Mauvais sang

flemingrob

Sixième volet des aventures de Hervé(s)

Madame,

Dans le cadre d’un questionnement existentiel sur les véritables orientations à donner à mon futur affectif, je me permets de vous contacter.

Devant l’insistance de mon entourage, je dois en effet me mettre, selon leurs dires, en phase avec la normalité. Trop têtu qu’ils me disent. Quoique, généralement, les termes employés sont légèrement plus fleuris.

Il faut que je vous précise que les traditions sont ancestrales et immuables dans ma famille. Mes parents, par exemple, n’ont donc que très peu gouté le fait de me retrouver déguisé en pompier me trémoussant sur Village People dimanche dernier au retour de la messe ! Pour leur défense, il faut dire que j’avais prétexté une forte fièvre pour éviter l’office religieuse dans notre belle église de Saint Nicolas du Chardonnay, les diatribes de l’abbé n’étant en général pas très gaies, il faut dire.

Depuis cette fâcheuse découverte, le médecin de famille m’a prescrit un traitement hormonal à base de testostérone, le prêtre m’exorcise tous les jours pour évacuer cette honteuse maladie et j’ai été sommé de trouver une génitrice pour perpétuer notre belle lignée. Si j’avais eu une cousine germaine, le problème ne se serait pas posé mais malheureusement le tout puissant n’a pas veillé à cette possibilité. En y réfléchissant, ce n’est pas forcément plus mal car trop de consanguinité tue la consanguinité… Étant moi-même à la fois, l’oncle et le frère de ma petite nièce ou sœur, j’ai souvent du mal à m’y retrouver.

Mon choix s’est porté sur vous non pas en raison de votre manque de féminité qui correspondrait bien évidemment davantage à mes goûts mais plutôt pour votre prénom : Marie ! Dans ma famille, l’importance du prénom chrétien est primordiale. Des Pierre, des Paul, des Matthieu, il ne reste d’ailleurs plus que des prénoms bibliques depuis que Jude a été renié. D’autre part, votre couleur de peau semble assez diaphane pour correspondre également aux critères du milieu dans lequel je vis, les amis de mes parents formant un clan très cul, cul.
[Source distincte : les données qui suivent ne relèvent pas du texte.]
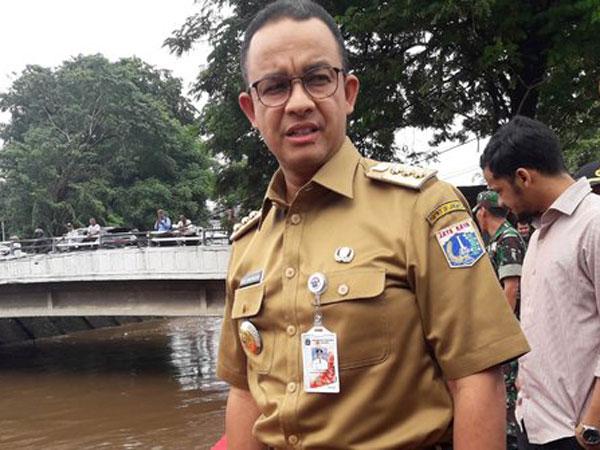 Pantau Hingga Dini Hari, Gubernur Anies Sebut Puncak Banjir Kiriman Sudah Lewat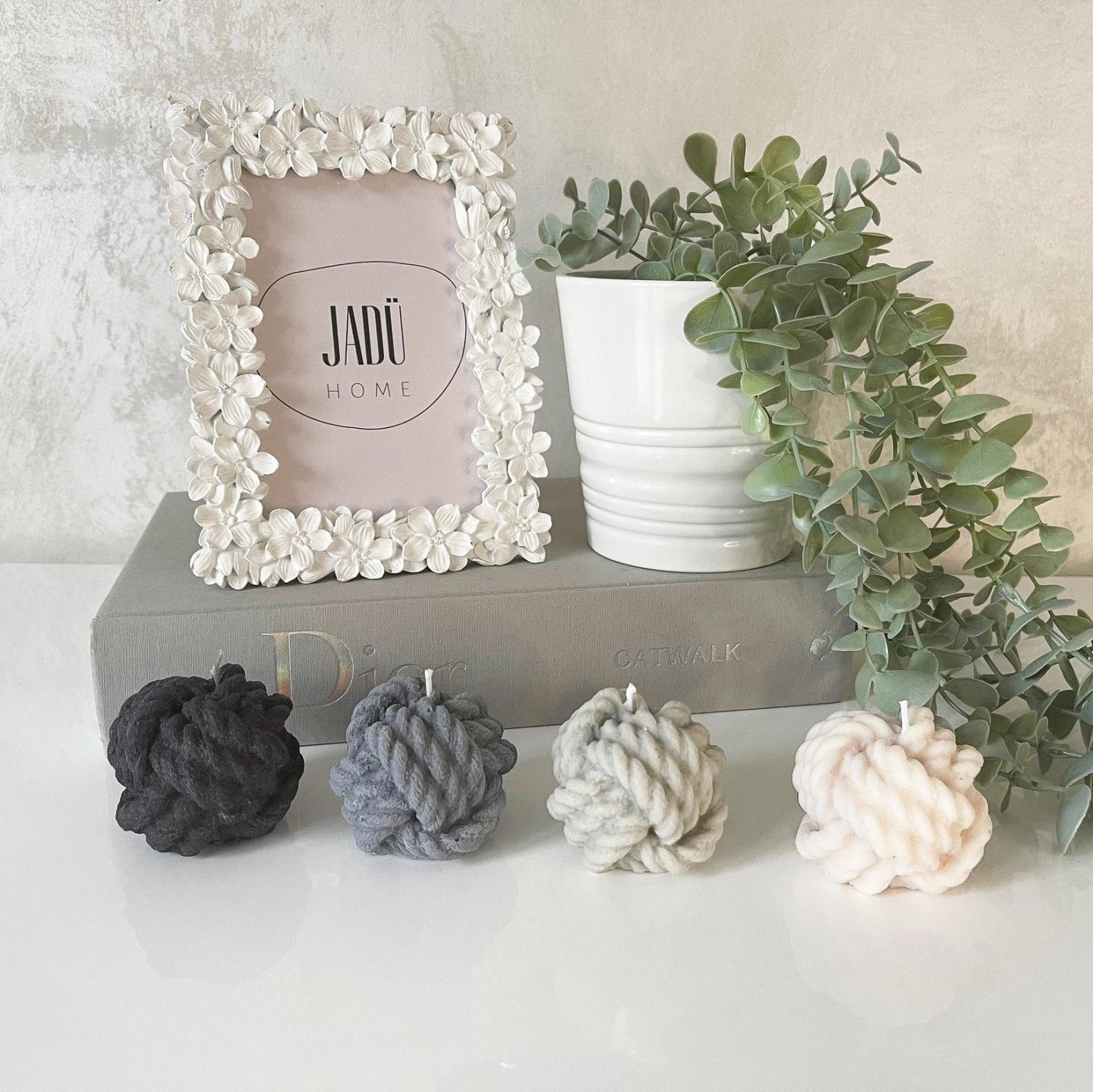 Cute small knot and rope candles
Bien évidemment, j’espère que vous n’avez rien contre les grossesses rapprochées et les familles nombreuses car selon les prescriptions benoîtes de notre guide spirituel, le pêcher de chair n’est réservé qu’à l’unique but de reproduction.  Voilà, j’espère également que vous ne travaillez pas, que vous portez des jupes et des tailleurs stricts et que vous savez cuisiner des bons petits plats sinon, il faudra bien évidemment vous adapter.

Même si mon père peste contre cette évolution qui laisse le choix aux personnes du sexe féminin, j’espère que ma quête vous soulèvera d’allégresse et que vous pourrez y répondre de manière favorable et enthousiaste.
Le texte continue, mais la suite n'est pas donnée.